INSTRUCTIONS FOR THE TASK:
Copy out the news report below on the Blagojevic defense and the aftermath of the Srebrenica capture, word for word from beginning to end.

(TEXT PASSAGE begins)

Serbs in “Disarray” After Srebrenica Capture

Defence in Blagojevic case hope picture of Bosnian Serb confusion will aid defendant.

Serbs in “Disarray” After Srebrenica Capture

Defence in Blagojevic case hope picture of Bosnian Serb confusion will aid defendant.

Wednesday, 9 November, 2005

The first witness in the defence part of the trial against the former Bosnian Serb army officer Vidoje Blagojevic spoke this week about the chaos and disorganisation that followed the fall of the Muslim enclave of Srebrenica in 1995.


The defence is hoping his testimony will lend credibility to their argument that the disarray and confusion within the Serb civilian and army structures were at the time so great that Blagojevic could not be held responsible for the crimes then committed.


But the disturbing descriptions of the plight of Srebrenica civilians and the witness’ confused denials of some well-documented facts concerning the case may not necessarily bolster the accused, who spent the whole time in court diligently noting every word exchanged.


Vidoje Blagojevic, 54, was at the time the commander of the Bratunac brigade, whose soldiers are alleged to have participated in the operations leading to the fall of Srebrenica.


The prosecutors claim some of his soldiers were later involved in what would emerge as the greatest atrocity of the Bosnian war: mass executions of some 7000 Muslim men and boys in the days after the fall of the enclave.


Last week, the judges acquitted Blagojevic of his personal involvement in planning, ordering, instigating and committing these crimes, claiming the prosecution has failed to present enough evidence for the charges to hold. The prosecution intends to appeal this decision.


The judges, though, retained the charges of command responsibility for the crimes committed by his troops. Blagojevic is also still indicted for complicity in genocide.


Blagojevic’s lawyers said in court this week that they would try to prove that despite his high formal position within the Bosnian Serb army, he was still “the wrong man” to be accused of the crimes his soldiers may have been involved in.


“This is a proverbial wrong place/wrong time situation,” defence counsel Michael Karnavas said in his opening statement on April 14. “The prosecution rushed to assume that because of his formal position as the commander of Bratunac brigade, he must have been guilty.”

(TEXT PASSAGE ends)
(EXTRACTED MATERIAL begins)

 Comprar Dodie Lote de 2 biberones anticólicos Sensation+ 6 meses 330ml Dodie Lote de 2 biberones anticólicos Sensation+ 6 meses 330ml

(EXTRACTED MATERIAL ends)
(EXTRACTED MATERIAL begins)

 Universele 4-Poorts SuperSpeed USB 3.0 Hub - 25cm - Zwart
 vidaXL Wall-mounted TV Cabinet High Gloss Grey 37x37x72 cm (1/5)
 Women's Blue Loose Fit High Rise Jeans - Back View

(EXTRACTED MATERIAL ends)

YOUR RESPONSE:
Serbs in “Disarray” After Srebrenica Capture

Defence in Blagojevic case hope picture of Bosnian Serb confusion will aid defendant.

Serbs in “Disarray” After Srebrenica Capture

Defence in Blagojevic case hope picture of Bosnian Serb confusion will aid defendant.

Wednesday, 9 November, 2005

The first witness in the defence part of the trial against the former Bosnian Serb army officer Vidoje Blagojevic spoke this week about the chaos and disorganisation that followed the fall of the Muslim enclave of Srebrenica in 1995.


The defence is hoping his testimony will lend credibility to their argument that the disarray and confusion within the Serb civilian and army structures were at the time so great that Blagojevic could not be held responsible for the crimes then committed.


But the disturbing descriptions of the plight of Srebrenica civilians and the witness’ confused denials of some well-documented facts concerning the case may not necessarily bolster the accused, who spent the whole time in court diligently noting every word exchanged.


Vidoje Blagojevic, 54, was at the time the commander of the Bratunac brigade, whose soldiers are alleged to have participated in the operations leading to the fall of Srebrenica.


The prosecutors claim some of his soldiers were later involved in what would emerge as the greatest atrocity of the Bosnian war: mass executions of some 7000 Muslim men and boys in the days after the fall of the enclave.


Last week, the judges acquitted Blagojevic of his personal involvement in planning, ordering, instigating and committing these crimes, claiming the prosecution has failed to present enough evidence for the charges to hold. The prosecution intends to appeal this decision.


The judges, though, retained the charges of command responsibility for the crimes committed by his troops. Blagojevic is also still indicted for complicity in genocide.


Blagojevic’s lawyers said in court this week that they would try to prove that despite his high formal position within the Bosnian Serb army, he was still “the wrong man” to be accused of the crimes his soldiers may have been involved in.


“This is a proverbial wrong place/wrong time situation,” defence counsel Michael Karnavas said in his opening statement on April 14. “The prosecution rushed to assume that because of his formal position as the commander of Bratunac brigade, he must have been guilty.”